Brief 1: Rewrite everything in the Zig iterator code from "fn map(context: std.mem.Allocator, in: u64)" down to "Initialize a type.", swapping "reduce error" for "join failed".
Brief 2: In the Zig iterator code, what initial capacity is the ArrayList given in main?

— Begin Passage to read —

Below is the complete code with comments on Iterator in zig and implementing for ArrayList:

// src/main.zig

const std = @import("std");
const iterator = @import("iterator.zig");
const Iterator = iterator.Iterator;
const Map = iterator.Map;
const Filter = iterator.Filter;
const Reduce = iterator.Reduce;

fn next(context: *std.ArrayList(usize)) ?usize {
    return context.popOrNull();
}

fn map(context: std.mem.Allocator, in: u64) []const u8 {
    return std.fmt.allocPrint(context, "{d}", .{in}) catch @panic("cannot convert");
}

fn filter(_: void, i: usize) bool {
    return i % 2 == 0;
}

fn reduce(context: std.mem.Allocator, lhs: []const u8, rhs: []const u8) []const u8 {
    return std.mem.join(context, "--", &.{ lhs, rhs }) catch @panic("reduce error");
}

pub fn main() !void {
    // Initialize a type.
    // Example:ArrayList is initialized with a sequence of 10 numbers
    var arr = try std.ArrayList(usize).initCapacity(std.heap.page_allocator, 5);
    for (0..10) |v| {
        try arr.append(v);
    }

    // Create an Iterator from the type and the way to iterate to next value followed by initialization of Iterator.
    // Example: next function iterates through array in reverse order and iterator is initialized by ArrayList value
    var si = Iterator(usize, std.ArrayList(usize), next){ .context = &arr };

    // Create mapper, filter and reducer with context for the type
    // Example: Refer to map + filter + reduce functions that operate on ArrayList type and context will be Allocator for map and reduce.
    const mapper = Map(std.mem.Allocator, usize, []const u8){ .c = std.heap.page_allocator, .m = &map };
    const filters = Filter(void, usize){ .c = {}, .f = &filter };
    const reducer = Reduce(std.mem.Allocator, []const u8){ .c = std.heap.page_allocator, .r = &reduce };

    // Chain the functions and pass the mapper, filter and reducer to operate on the intialized value
    // Example: filter: filters even numbers, map: converts to string i.e, []const u8 and concatenates rest of the array by -- with a starting token.
    const arra = si.filter(void, filters).map([]const u8, std.mem.Allocator, mapper).reduce(std.mem.Allocator, reducer, "<start>");

    // Print the value post all operations.

— End Passage to read —
— Begin Extracted data —

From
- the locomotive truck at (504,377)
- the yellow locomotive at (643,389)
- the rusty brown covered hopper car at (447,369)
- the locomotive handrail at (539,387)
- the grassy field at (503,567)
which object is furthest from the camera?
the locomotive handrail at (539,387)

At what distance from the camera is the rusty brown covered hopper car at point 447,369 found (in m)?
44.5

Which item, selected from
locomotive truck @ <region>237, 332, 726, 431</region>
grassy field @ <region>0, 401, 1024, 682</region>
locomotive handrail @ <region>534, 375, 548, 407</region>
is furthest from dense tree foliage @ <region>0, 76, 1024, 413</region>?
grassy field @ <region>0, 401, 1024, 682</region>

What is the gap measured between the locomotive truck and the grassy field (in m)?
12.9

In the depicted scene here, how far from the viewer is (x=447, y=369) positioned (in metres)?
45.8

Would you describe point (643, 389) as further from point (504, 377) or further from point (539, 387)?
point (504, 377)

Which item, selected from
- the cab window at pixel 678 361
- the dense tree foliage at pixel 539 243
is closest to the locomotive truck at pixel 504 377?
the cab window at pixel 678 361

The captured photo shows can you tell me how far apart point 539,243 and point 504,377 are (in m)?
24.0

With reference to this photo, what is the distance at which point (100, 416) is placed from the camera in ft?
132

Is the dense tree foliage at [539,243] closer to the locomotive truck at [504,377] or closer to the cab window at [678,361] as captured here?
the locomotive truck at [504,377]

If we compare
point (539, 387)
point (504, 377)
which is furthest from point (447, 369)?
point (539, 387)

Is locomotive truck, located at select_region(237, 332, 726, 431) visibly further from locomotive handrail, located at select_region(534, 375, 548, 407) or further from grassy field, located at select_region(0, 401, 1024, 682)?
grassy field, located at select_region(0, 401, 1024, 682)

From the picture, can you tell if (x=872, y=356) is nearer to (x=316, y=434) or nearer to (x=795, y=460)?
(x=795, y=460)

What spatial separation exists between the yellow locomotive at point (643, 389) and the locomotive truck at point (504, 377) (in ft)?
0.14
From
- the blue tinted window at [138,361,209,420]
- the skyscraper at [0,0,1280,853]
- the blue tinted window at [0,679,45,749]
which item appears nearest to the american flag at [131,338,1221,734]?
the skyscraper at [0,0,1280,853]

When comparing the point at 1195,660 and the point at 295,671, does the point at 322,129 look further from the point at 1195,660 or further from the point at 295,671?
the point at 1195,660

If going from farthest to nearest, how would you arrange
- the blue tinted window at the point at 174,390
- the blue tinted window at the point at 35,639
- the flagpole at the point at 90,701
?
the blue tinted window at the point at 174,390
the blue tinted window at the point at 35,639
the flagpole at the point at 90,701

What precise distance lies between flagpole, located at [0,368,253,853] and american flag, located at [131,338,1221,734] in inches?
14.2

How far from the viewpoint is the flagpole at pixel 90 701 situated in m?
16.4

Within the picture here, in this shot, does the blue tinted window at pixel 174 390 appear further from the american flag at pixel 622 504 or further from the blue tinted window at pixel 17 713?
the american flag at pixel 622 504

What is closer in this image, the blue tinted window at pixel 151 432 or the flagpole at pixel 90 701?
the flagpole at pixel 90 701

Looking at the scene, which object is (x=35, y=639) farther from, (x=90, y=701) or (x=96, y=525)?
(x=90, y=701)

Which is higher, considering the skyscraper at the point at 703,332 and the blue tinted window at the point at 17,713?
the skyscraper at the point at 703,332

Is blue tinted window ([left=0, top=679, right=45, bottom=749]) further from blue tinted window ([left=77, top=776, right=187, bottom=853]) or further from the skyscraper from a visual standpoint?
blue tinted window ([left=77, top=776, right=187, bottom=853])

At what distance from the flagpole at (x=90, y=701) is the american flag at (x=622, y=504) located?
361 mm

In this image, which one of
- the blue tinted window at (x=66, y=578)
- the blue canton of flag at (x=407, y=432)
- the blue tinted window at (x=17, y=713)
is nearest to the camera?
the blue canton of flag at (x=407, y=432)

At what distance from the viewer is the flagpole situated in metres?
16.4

— End Extracted data —

Full response 1:
fn map(context: std.mem.Allocator, in: u64) []const u8 {
    return std.fmt.allocPrint(context, "{d}", .{in}) catch @panic("cannot convert");
}

fn filter(_: void, i: usize) bool {
    return i % 2 == 0;
}

fn reduce(context: std.mem.Allocator, lhs: []const u8, rhs: []const u8) []const u8 {
    return std.mem.join(context, "--", &.{ lhs, rhs }) catch @panic("join failed");
}

pub fn main() !void {
    // Initialize a type.

Full response 2: It is initialized with a capacity of 5.